What can be the reason? All inputs are welcome.
there could be many reasons why your home or index page gets (or got) the honour of having a frequent spidering schedule from Google. I very much doubt having your page updated or changed every day is the single criterium. That would probably be too easy. My personal feeling is that pages that recently get new, inbound, mainly external links from important pages (high Pagerank) are more legible to frequent crawling or what used to be called Fresh! (the date stamp next to your listing on the Google results). Naturally your index page will most probably be the page of your site with the most inbound external links.
It could be, that once your index page stops getting inbound links, Google decides to stop giving your page the frequent crawling status, as seemingly other sites are finding your (home)page less interesting to link to recently. Once your page has reached a certain Pagerank threshold Google could decide you deserve a permanent frequent spidering/re-indexing. There have been postings here on WebmasterWorld stating a good DMOZ or Yahoo link would be enough to keep the frequent crawling status for that page and there is some good logic in that as Google tends to value both directories.

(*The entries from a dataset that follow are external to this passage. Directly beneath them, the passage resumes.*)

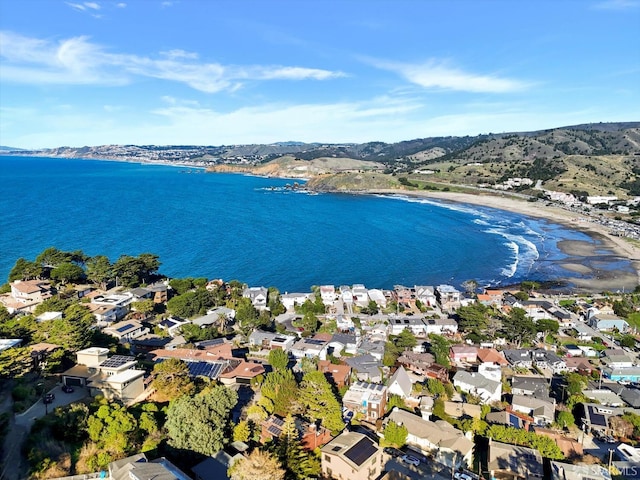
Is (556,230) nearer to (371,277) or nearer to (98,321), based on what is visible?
(371,277)

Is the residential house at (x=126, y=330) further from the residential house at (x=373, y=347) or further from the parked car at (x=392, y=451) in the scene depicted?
the parked car at (x=392, y=451)

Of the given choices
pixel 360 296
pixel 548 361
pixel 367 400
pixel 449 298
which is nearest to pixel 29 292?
pixel 360 296

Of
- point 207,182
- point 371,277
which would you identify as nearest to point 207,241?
point 371,277

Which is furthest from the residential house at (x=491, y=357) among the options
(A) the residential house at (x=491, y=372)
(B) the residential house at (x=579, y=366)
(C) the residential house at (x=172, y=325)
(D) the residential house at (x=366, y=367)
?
(C) the residential house at (x=172, y=325)

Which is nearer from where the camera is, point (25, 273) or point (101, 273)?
point (25, 273)

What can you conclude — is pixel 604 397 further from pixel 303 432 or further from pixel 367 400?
pixel 303 432

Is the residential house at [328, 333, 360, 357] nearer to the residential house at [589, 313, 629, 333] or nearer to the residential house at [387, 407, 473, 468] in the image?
the residential house at [387, 407, 473, 468]
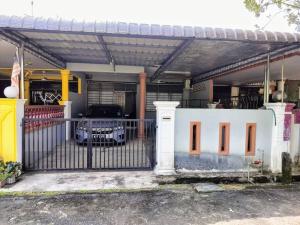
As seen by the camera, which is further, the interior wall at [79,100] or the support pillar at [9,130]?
the interior wall at [79,100]

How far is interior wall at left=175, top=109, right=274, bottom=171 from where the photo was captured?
5.00m

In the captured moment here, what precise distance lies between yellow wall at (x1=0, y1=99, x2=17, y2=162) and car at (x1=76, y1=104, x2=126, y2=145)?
138cm

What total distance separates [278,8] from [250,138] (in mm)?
3087

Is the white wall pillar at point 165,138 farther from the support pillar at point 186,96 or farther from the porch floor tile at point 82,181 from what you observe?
the support pillar at point 186,96

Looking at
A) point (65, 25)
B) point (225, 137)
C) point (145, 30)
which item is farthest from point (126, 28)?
point (225, 137)

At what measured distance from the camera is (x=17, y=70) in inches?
190

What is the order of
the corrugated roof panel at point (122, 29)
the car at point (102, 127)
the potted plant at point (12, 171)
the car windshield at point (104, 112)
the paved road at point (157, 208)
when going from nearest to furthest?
the paved road at point (157, 208), the corrugated roof panel at point (122, 29), the potted plant at point (12, 171), the car at point (102, 127), the car windshield at point (104, 112)

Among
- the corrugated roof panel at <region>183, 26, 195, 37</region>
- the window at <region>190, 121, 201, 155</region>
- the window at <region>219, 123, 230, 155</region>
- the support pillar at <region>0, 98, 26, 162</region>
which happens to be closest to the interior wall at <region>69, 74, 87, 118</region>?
the support pillar at <region>0, 98, 26, 162</region>

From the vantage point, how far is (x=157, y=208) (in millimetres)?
3453

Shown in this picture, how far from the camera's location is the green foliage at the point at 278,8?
193 inches

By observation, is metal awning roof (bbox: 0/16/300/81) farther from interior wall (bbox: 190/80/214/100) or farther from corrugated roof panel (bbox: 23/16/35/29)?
interior wall (bbox: 190/80/214/100)

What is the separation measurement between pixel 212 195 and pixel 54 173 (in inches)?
129

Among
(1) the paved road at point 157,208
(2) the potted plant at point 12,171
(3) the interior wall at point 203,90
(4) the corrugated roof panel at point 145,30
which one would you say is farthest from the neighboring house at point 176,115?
(3) the interior wall at point 203,90

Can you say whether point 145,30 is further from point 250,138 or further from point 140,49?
point 250,138
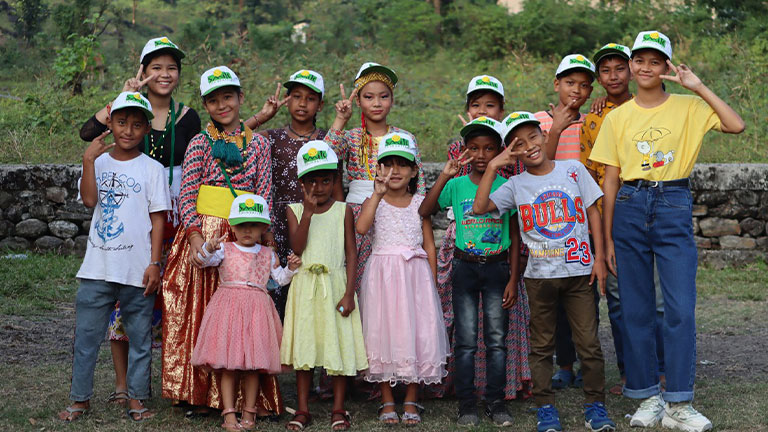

Furthermore, even the highest ranking sites do not carry a Fresh date (cache) stamp every day. Google tends to skip a day every once in a while.
I do not understand why you should rank higher once you have been recently crawled and indexed for a couple of days though. This should only be the case for recently added keywords not on your homepage a month ago.
Yes, as I told earlier I update my page every day and hence the keywords are added or removed allmost every day. I can understand the logic of been crawled daily if one have a higher page rank or regular increase in inbound links. But my problem is why google regulary revert back to my one month old page.
Even I know there are many inbound links for my internal pages, but those backward links are not shown in google. All my internal pages are having a PR of less then 4. Also backward links of my home page dose not include my internal pages.
But my problem is why google regulary reverts back to my one month old page.
That is a good question. Why not keep the most recent cached version, instead of reverting back to old stuff?
I have a feeling a lot of this frequent crawling + plus short reindexing/caching is still in the testing phase.
One of the moderators recently had a nice analogy of two different crawlers (father-crawler and son-crawler or something similar). The father crawler does the heavy monthly crawling and indexing. The son-crawler only goes for so called fresh stuff and interferes the normal result rankings by adding in some recently crawled data (such as your newly added keywords) when relevant. Probably the son-crawler has a limited database size for the moment and therefore the cache reverts back to dad's database every so often when one's webpage is not considered fresh enough ;).